Label free MS profiling and MS/MS peptide/protein identification: Relative fractionation and depletion efficiencies were evaluated based on the MS signal of LC-ESI-TOF-MS (Waters, LCT) runs of the depleted samples. Peptide identification data were acquired on a LC-ESI-MS/MS system with a linear ion trap (ThermoFisher, LTQ). Each sample investigated was subjected to 4 separate MS/MS library runs;1) m/z range 300-700, ions 1-10; 2) m/z range 700-2000, ions 1-10; 3) m/z 300-700 range, ions 11-20; and 4) m/z 700-2000, ions 11-20.
HPLC gradient: 0 to 40% ACN with 0.1% formic in 46 min. Proteins/peptides were identified using database searching with Mascot software against a human database containing reverse sequences. The Mascot score cutoff for identification at individual peptide level was determined based reaching a local 30% false discovery rate using reverse sequence “hits.” A typical cutoff score is 38.
Results
Experiment #1: Comparison of one-step removal methods
Reproducibility
Figure 1: Overlay of UV traces @280 nm of antibody depletion of multiple injections with two difference size of new 14-antibody columns.

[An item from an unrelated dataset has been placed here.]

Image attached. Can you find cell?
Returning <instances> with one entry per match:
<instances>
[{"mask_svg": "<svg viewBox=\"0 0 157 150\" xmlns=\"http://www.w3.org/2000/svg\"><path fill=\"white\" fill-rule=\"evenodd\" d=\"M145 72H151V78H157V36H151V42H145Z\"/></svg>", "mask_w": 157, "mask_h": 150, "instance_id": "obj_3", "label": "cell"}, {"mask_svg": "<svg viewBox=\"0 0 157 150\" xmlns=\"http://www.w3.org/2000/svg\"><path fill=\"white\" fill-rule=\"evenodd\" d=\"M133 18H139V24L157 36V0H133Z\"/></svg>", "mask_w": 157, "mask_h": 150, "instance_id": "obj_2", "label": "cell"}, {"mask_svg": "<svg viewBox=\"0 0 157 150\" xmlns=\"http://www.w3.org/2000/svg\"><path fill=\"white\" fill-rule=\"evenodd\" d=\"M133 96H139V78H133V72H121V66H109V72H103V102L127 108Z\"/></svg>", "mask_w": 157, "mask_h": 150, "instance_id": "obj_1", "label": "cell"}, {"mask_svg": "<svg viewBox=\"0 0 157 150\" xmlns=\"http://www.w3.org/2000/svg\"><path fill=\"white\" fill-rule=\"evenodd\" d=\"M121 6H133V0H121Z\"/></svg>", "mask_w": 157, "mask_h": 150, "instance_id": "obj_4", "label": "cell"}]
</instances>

Depletion efficiencies for high-abundance proteins
Table 2: Comparison of one-step antibody removal efficiency for depleted proteins

LCT count from Hu-14 or IgY-14 column was scaled to the loading of Hu-7 column with equivalent plasma 1.25 µL pre-depletion loaded on
LCT.
Signal enrichment for low-abundance proteins
Figure 2: Comparison of signal enrichment for non-depleted proteins with one-step depletion methods

For Hu-14 and IgY-14 columns, data were obtained with the LCT and LTQ loading of sample equivalent to 5 µL of non-depleted plasma, whereas for Hu-7 column, equivalent 1.25 µL pre-depletion plasma was loaded for comparison.
Table 3: Comparison of one-step antibody depletion methods for nondepleted low-abundance protein identifications, each sample investigated was subjected to 4 separate MS/MS runs with different m/z
ranges.

Since this experiment, Agilent has improved the loading protocol for its 14-antibody column, new results are not included.
Experiment #2: Comparison of two-step removal fractions
Table 4: Summary of protein/peptide identification from three fractions of the IgY-12 plus “SuperMix” depletion method, starting with 250 µL plasma.
Each fraction was subjected to 4 separate MS/MS runs with different m/z ranges.

Conclusion
Several new antibody depletion methods have been compared with the earlier available Agilent 7-antibody removal method using pooled normal human plasma samples. The GenWay technology with two antibody column depletion (IgY-12 plus “SuperMix”) results in detection of human plasma proteins at lower concentration than the either of the Agilent or GenWay one-step 14-antibody methods. For example, several lower abundance proteins, such as insulin-like growth factor-binding proteins, Lselectin, fibrillin-1, galectin-3-binding protein, cartilage oligomeric matrix protein, and mannose-binding protein C were enriched significantly and detected via a one-dimensional LC-MS/MS analysis. However, the detection of low abundance proteins using the “SuperMix” depletion strategy could come at the expense of not monitoring some intermediate or higher abundance proteins such as orosmucoid and HDL which can serve as biomarkers in certain disease/drug situations. Thus if resources permit, more than one method or one fraction will result in a more complete coverage. One possible scenario for this complementary approach is to use a one-dimensional chromatographic approach for the first column’s depleted (eluted) material, and a one- or two-dimensional chromatographic approach for the “SuperMix” flow-through fraction.
The authors would like to acknowledge Agilent and GenWay for their valuable discussions.